Obama’s New Budget Plan
As I have blogged about before, the exemption estate and gift tax rules are set to return to less favorable amounts if Congress does not act before the end of the year. Obama’s budget that was just released yesterday gives us a clear idea of what Obama would like to see happen. According to his plan, the estate and generation-skipping transfer tax exemptions would drop from $5.12 million per person to $3.5 million per person. Additionally, the tax-free ceiling for lifetime gifts would go down to $1 million and the top tax rate would go up from 35% to 45%.

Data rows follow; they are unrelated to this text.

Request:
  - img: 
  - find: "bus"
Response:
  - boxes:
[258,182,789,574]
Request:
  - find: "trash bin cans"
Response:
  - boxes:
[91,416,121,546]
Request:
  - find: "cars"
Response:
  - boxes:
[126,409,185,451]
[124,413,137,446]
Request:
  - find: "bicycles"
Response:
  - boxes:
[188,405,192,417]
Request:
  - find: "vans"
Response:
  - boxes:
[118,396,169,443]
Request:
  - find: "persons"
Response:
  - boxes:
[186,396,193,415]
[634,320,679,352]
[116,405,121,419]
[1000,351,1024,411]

President Obama is also going after “leveraging techniques” in his new budget – estate planning strategies that “pack more into the lifetime exemption amount and minimize the gift tax owed.” The following devices are at risk:
- Grantor Trusts: A grantor can shrink his estate with these trusts and appreciate assets inside the trust without being subject to income taxes or capital gains taxes.Obama wants these trusts to be taxable as part of the grantor’s estate. Furthermore, he wants distributions that the grantor makes during his life from the trust to the beneficiaries to be subject to gift tax.

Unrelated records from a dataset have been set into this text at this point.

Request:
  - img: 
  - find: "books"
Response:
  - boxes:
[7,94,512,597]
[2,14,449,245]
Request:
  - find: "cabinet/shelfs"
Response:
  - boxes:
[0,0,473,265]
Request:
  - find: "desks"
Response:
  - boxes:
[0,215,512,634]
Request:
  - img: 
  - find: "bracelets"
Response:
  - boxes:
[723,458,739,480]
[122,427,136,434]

- Dynasty Trusts: Several states have abolished the rule against perpetuities and they allow you to create dynasty trusts that continue in perpetuity to pass wealth through multiple generations. Obama’s plan wants to do away with these trusts entirely.

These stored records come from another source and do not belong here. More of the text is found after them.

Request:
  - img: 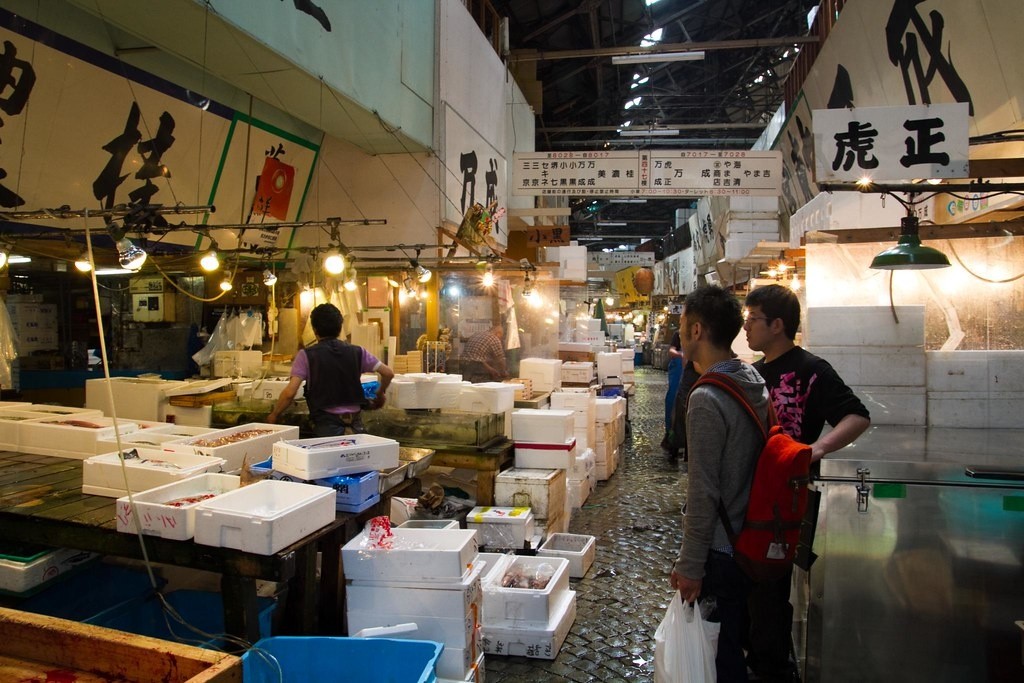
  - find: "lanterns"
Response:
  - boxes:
[636,267,654,296]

- The Low-risk grantor retained annuity trust or GRAT: These trusts allow someone to put assets into an irrevocable trust and then to receive distributions from the trust over the term. The Treasury sets an interest rate every month that determines an annuity. If the trust increases more than the hurdle does, then the GRAT is economically successful and the appreciation goes to family members or to trusts for their benefits. If no appreciation occurs, the trust can return more of the assets to the grantor to satisfy its payout obligations. Currently, you can form a zeroed-out grant where the remainder is worth nothing and there would be no taxable gift. Obama wants to get rid of that and also require that a GRAT last for a minimum of ten years instead of the required two-year minimum now.
- Using Family entities to Achieve Discounts: Some people use family limited partnerships and LLCs to discount assets and then they transfer them to family members or their trusts. Reducing the value of the assets minimizes the tax cost of transferring the assets.Obama’s proposal suggests that we cut back on the use of discounts and apply the restriction retroactively.
Deborah L. Jacobs, Obama Declares War On Rich Folks and Wealth Advisors, Forbes, Feb. 14, 2012.
Note that this “war” is not just on the ultra-rich – “normal” people who live in high-priced real estate markets with life insurance could get swept into tax trouble under the proposed changes, especially if proper planning is not done.